Bestimmt hatte ich mich heute maßlos übernommen. Die ganzen Kräfte, die ich angewendet hatte, um Ouriel zu verbannen, die Kuppel, die ich aufrechterhalten musste, meinen Fehler, den ich nicht ausbügeln konnte und die Erkenntnis, dass wir geschlagen waren, ließen mich ausgebrannt zurück. Nachdem ich Ouriel ins Nirgendwo geschleudert hatte, die anderen Engeln ebenfalls wieder zur Vernunft gekommen waren, hatten sie Meotune sofort losgeschickt, um ihn zu suchen. Würde er ihn finden können? Zum Glück machten sie mir keine Vorwürfe, die machte ich mir schon selbst.

Nur keuchend konnte ich die letzte Stufe überwinden und nahm verschwommen den Türgriff zu meinem Zimmer wahr. Endlich war ich oben angekommen und gleich konnte ich mich ausruhen. Nur noch wenige Meter trennten mich von meinem Bett. Konnte es sein, dass auch meine Kräfte des Lichts langsam schwanden? War das möglich? Denn letztes Mal, als ich meine Finsternis eingesetzt hatte, war ich nicht einmal annähernd so ausgelaugt gewesen. Ich legte meine Hand auf den Griff der Türe zu meinem Zimmer, drückte langsam nach unten und sie öffnete sich mit einem Knarren. Ich biss mir auf die Zähne, denn dieses Geräusch quietschte in meinen Ohren. Hilflos blieb ich im Türrahmen stehen, denn das Bett schien mir Kilometer weit entfernt zu sein. Ich kniete mich zu Boden, um die letzten Meter zu kriechen. Ein bleischweres Buch nach dem anderen schob ich beiseite. Wie sollte ich es bis dahin schaffen? Träge bewegten sich meine Arme und Beine vorwärts. Was war nur los mit mir? Auch beim Kriechen kam ich nicht wirklich schneller vorwärts und benötigte mehr Kraft, als wenn ich gehen würde. Doch mich wieder auf die Beine zu stellen, schaffte ich nicht mehr. Ich krallte mich in die Fasern des Teppichs, um zumindest meinen gesamten Körper auf den Orientteppich zu bringen, damit ich mich von dem kalten Untergrund nicht erkälten konnte. Ein Knie nach dem anderen schleifte ich nach vorne, bis ich mit einem Stöhnen schließlich auf dem verstaubten, ekligen Teppich zur Seite kippte. Irgendwie fand ich ihn auch gemütlich und meine Arme und Beine entspannten sich umgehend, als ich mich fallen ließ. Nicht einmal mehr bewegen konnte ich mich, um mich auf den Bauch zu legen, welche meine Lieblingsschlafposition war. Das Zimmer war dunkel, doch von dem leuchtenden, goldenen Licht der Kuppel konnte ich die Umrisse der Möbel erkennen. Da war der Schminktisch und das Bücherregal und meine Augen wurden schwer. So schwer, dass ich sie nicht mehr offen halten konnte.

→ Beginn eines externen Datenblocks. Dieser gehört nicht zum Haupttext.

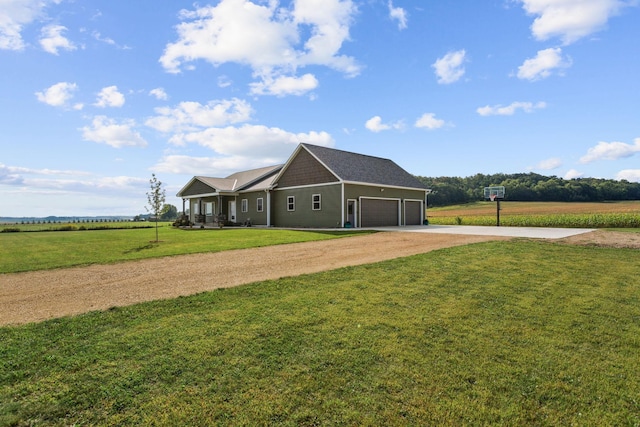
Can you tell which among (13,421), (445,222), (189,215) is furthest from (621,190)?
(13,421)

Mit einem Stöhnen wachte ich aus einem tiefen Schlaf auf. Mein Rücken schmerzte und brannte wie Feuer vom harten Boden. Wie lange hatte ich wohl geschlafen? Meine Arme und Beine konnte ich wieder bewegen und sie schienen sich etwas erholt zu haben. Es war immer noch dunkel da draußen. Schlaftrunken setzte ich mich auf und wollte mich gerade in mein weiches Bett legen. Da sah ich all die vielen Bücher um mich herum. Mir fielen plötzlich die ganzen handgeschriebenen Schriften wieder ein. Wenn ich die göttliche Sprache sprechen als auch verstehen konnte, dann ganz bestimmt auch lesen. Mit einem Satz stand ich auf und schaltete das Licht ein. Etwas schwindelig vom schnellen Aufstehen, setzte ich mich wieder auf den Teppich. Hastig schweifte ich über die Bücherstapel hinweg und begann sie zu sortieren. Alles kam mir zwischen die Finger, Shakespeare, Hemingway, Murakami, Dickinson, Brecht, Hesse, Kennyatta, Schiller, Goethe, Conan Doyle,... in allen verschiedenen Sprachen und Ausgaben. Dann fand ich sie, versteckt unter den ganzen Stapeln der anderen. Ich zog ein Buch heraus. Es hatte einen braunen Ledereinband und kam mir vor, als wäre es aus dem Mittelalter. Ich schlug die vergilbten Seiten auf. Die Schrift war beinahe verblasst, aber trotzdem noch halbwegs zu lesen, und ich war mir sicher, es musste die göttliche Sprache sein. Zuerst sah die Schrift nach Hieroglyphen aus, doch je länger ich sie betrachtete, desto mehr machten sie Sinn...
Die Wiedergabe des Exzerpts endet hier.